[TO BE DONE]
1. Using the registry entry on the South Africa consumer credit trial, decide whether each statement agrees with it, answering yes or no and quoting the deciding words. (a) The loan offers were mailed to more than 50,000 former clients with good repayment histories. (b) The standard rate for high-risk clients on four-month loans was 9.75 percent per month. (c) The household data were gathered by a survey firm tied to the lender.
2. Write a continuation of the registry entry on the South Africa consumer credit trial, picking up after its last line.

[PASSAGE GIVEN]
Registration Citation
Citation
Karlan, Dean and Jonathan Zinman. 2016. "Estimating the Impact on the Lender's Bottom Line and Borrowers' Household Welfare of Expanding the Supply of Consumer Credit to the Working Poor in South Africa." AEA RCT Registry. July 26. https://doi.org/10.1257/rct.1354-1.0.
Former Citation
Karlan, Dean and Jonathan Zinman. 2016. "Estimating the Impact on the Lender's Bottom Line and Borrowers' Household Welfare of Expanding the Supply of Consumer Credit to the Working Poor in South Africa." AEA RCT Registry. July 26. https://www.socialscienceregistry.org/trials/1354/history/9708.
Experimental Details
Interventions
Intervention(s)
We test how the poor respond to changes in interest rates using data from a field experiment in South Africa. We worked with the cooperating Lender to randomize the interest rate offered in "pre-qualified," limited-time loan offers that were mailed to over 50,000 former clients with good repayment histories. Most of the offers were at relatively low rates, and the offer rate randomization was stratified by the client's pre-approved risk category. The standard interest rate schedule for four-month loans was: 7.75 percent per month for low-risk clients, 9.75 percent for medium-risk, and 11.75 percent for high-risk. At the Lender's request, 96 percent of the offers were at lower-than-standard rates, with an average discount of 3.1 percentage points on the monthly rate. The final range of interest rates faced varied from 3.25 percent per month to 14.75 percent per month. Loan price is not the only parameter that could affect demand. Liquidity constrained individuals may respond to loan maturity as well, since longer loan maturities reduce monthly payments and thereby increase the amount of cash available each month. To test this theory, a subset of clients eligible for maturities longer than four months received a maturity suggestion as well. The suggestion took the form of non-binding "example" loan showing one of the Lender's most common maturities (four, six, or twelve months), where the length of the maturity was randomly assigned. Clients wishing to borrow at the offer rate then went to a branch to apply, as per the Lender's standard operations.

In a separate 2010 Review of Financial Studies paper, we draw on the same trial, but expand our research design to first randomly assign a “second look” to some marginal rejected applications. Then we use data from the lender, a credit bureau, and household surveys to measure impacts on profitability, credit access, investment, and well-being. The household data are collected by a survey firm with no ties to the lender.
Intervention Start Date
2003-07-01
Intervention End Date
2004-11-20
Primary Outcomes
Primary Outcomes (end points)

[RECORDED DATA]
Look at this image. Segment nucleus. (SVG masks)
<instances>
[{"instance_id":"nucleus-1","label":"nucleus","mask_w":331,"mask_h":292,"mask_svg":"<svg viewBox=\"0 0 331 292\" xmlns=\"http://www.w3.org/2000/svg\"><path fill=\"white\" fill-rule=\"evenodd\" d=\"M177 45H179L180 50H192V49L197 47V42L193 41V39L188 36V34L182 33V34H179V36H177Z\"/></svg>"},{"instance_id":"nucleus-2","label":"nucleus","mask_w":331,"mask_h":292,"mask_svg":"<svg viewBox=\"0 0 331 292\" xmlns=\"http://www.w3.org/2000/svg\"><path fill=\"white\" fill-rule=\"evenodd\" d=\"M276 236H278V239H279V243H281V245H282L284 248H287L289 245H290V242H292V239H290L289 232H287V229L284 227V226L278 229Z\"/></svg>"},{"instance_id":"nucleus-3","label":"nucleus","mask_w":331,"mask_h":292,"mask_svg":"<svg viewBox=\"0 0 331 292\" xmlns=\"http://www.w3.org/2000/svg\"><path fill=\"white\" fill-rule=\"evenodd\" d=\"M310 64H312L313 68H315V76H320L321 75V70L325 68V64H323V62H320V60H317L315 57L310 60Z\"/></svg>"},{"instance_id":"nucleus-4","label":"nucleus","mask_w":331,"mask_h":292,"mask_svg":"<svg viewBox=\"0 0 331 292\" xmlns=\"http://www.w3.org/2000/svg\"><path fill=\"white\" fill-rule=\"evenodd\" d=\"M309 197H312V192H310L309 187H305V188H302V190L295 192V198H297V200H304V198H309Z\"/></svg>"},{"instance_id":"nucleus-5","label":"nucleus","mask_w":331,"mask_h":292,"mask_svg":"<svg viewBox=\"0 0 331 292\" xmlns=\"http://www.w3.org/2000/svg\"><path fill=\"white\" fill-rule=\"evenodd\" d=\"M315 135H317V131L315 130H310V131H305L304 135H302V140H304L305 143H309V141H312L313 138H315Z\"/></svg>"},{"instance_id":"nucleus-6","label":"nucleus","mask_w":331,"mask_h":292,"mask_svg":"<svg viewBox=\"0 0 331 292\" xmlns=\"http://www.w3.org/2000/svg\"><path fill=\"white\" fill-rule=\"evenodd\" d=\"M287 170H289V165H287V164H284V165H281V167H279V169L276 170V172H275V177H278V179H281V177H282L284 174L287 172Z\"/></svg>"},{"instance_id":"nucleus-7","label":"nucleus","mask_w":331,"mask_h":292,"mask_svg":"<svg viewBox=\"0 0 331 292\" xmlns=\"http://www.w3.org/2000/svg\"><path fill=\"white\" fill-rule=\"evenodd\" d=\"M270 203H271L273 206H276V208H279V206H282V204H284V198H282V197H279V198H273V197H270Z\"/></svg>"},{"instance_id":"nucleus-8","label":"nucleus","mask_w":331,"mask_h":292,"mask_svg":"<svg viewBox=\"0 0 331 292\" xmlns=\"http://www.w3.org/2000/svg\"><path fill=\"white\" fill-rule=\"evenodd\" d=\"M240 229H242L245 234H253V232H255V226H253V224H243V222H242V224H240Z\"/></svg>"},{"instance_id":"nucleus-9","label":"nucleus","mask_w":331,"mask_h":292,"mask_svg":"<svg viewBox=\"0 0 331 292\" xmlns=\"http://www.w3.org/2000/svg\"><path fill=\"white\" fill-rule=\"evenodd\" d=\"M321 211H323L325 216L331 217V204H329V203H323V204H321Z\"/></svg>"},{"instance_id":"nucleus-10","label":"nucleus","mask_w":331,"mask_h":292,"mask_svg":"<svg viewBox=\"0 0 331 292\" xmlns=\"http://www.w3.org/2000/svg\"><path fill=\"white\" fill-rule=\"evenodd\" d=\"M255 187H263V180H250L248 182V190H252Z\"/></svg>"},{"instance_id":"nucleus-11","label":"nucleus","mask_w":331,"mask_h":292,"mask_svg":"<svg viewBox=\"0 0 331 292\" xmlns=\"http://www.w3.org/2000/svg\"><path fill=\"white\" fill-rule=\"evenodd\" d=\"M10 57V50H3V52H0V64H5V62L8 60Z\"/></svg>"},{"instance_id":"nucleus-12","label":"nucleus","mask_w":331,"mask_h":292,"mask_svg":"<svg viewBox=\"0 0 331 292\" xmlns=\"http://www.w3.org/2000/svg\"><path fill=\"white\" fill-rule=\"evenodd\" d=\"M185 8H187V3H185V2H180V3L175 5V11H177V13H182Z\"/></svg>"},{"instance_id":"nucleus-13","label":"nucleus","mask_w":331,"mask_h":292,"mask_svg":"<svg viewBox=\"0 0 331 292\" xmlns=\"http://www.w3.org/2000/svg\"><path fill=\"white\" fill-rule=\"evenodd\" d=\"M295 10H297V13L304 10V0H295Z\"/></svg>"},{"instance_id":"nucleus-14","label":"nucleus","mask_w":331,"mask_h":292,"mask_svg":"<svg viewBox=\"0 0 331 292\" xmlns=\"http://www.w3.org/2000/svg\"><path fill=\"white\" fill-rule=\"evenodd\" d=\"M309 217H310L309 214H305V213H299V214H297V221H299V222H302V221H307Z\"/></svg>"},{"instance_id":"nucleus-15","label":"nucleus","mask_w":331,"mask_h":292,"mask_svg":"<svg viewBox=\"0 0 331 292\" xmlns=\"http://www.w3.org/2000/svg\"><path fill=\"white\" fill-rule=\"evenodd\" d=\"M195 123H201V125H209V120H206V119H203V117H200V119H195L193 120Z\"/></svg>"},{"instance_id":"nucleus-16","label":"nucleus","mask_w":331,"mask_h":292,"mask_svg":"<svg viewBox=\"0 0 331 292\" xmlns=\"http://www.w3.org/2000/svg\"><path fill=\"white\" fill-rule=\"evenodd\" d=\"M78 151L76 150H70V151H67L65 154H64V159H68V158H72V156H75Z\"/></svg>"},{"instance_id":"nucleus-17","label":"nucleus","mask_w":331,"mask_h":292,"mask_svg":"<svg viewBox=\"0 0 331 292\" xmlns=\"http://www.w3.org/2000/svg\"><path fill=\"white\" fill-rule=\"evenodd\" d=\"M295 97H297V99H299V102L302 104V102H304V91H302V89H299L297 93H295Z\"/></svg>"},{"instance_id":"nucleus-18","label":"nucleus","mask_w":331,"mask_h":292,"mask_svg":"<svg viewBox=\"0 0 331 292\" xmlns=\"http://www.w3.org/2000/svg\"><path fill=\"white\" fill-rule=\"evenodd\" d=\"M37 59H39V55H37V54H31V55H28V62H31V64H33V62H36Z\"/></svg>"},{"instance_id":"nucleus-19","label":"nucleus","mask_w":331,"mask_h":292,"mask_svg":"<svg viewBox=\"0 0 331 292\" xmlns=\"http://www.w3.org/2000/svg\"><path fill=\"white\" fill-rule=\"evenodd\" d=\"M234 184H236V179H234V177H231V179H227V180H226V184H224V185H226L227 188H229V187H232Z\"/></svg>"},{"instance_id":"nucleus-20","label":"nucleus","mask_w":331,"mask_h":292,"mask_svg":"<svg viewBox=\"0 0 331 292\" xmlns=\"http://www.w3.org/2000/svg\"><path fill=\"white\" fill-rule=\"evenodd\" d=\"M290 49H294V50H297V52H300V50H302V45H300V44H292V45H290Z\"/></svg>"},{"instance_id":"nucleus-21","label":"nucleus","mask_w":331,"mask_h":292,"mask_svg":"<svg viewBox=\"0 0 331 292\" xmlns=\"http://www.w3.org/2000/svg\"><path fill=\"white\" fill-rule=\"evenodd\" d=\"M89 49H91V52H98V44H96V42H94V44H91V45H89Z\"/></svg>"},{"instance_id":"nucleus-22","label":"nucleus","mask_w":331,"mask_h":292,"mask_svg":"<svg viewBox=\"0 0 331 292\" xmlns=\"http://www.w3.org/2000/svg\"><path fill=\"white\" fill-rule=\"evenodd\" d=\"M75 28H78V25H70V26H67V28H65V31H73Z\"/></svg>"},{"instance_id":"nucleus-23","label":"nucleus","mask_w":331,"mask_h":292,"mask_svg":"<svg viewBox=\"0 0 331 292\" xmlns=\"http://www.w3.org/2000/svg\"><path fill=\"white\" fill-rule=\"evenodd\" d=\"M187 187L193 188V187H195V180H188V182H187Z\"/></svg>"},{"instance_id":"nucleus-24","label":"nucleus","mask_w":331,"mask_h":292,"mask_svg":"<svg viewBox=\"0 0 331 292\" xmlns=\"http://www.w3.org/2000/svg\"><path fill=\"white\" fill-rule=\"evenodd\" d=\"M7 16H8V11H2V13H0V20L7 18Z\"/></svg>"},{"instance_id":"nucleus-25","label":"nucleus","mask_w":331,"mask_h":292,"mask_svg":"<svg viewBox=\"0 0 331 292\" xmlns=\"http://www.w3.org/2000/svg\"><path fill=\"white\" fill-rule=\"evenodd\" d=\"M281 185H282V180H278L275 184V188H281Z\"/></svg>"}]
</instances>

[OUTPUTS FOR THE TASKS]
1.
(a) Yes: "mailed to over 50,000 former clients with good repayment histories."
(b) No: "11.75 percent for high-risk."
(c) No: "collected by a survey firm with no ties to the lender."

2.
2008 paper:
- Loan size
- Repayment rate

2010 paper:
- Lender profitability
- Likelihood to retain their job over the study period
- Income level
- Likelihood of experiencing hunger
- Personal outlooks on future prospects and position
- Mental health (such as signs of depression and stress)
Primary Outcomes (explanation)
Secondary Outcomes
Secondary Outcomes (end points)
Secondary Outcomes (explanation)
Experimental Design
Experimental Design
In the 2008 paper, we identify demand curves for consumer credit by randomizing both the interest rate offered to each of more than 50,000 past clients on a direct mail solicitation, and the maturity of an example loan shown on the offer letter. First, the Lender randomized the interest rate offered in “pre-qualified,” limited-time offers that were mailed to 58,168 former clients with good repayment histories. Most of the offers were at relatively low rates. Clients eligible for maturities longer than four months also received a randomized example of either a four-, six-, or twelve-month loan. Clients wishing to borrow at the offer rate then went to a branch to apply, per the Lender’s standard operations. Final credit approval (i.e., the Lender’s decision on whether to offer a loan after updating the client’s information) and maximum loan size and maturity supplied were orthogonal to the experimental interest rate by construction.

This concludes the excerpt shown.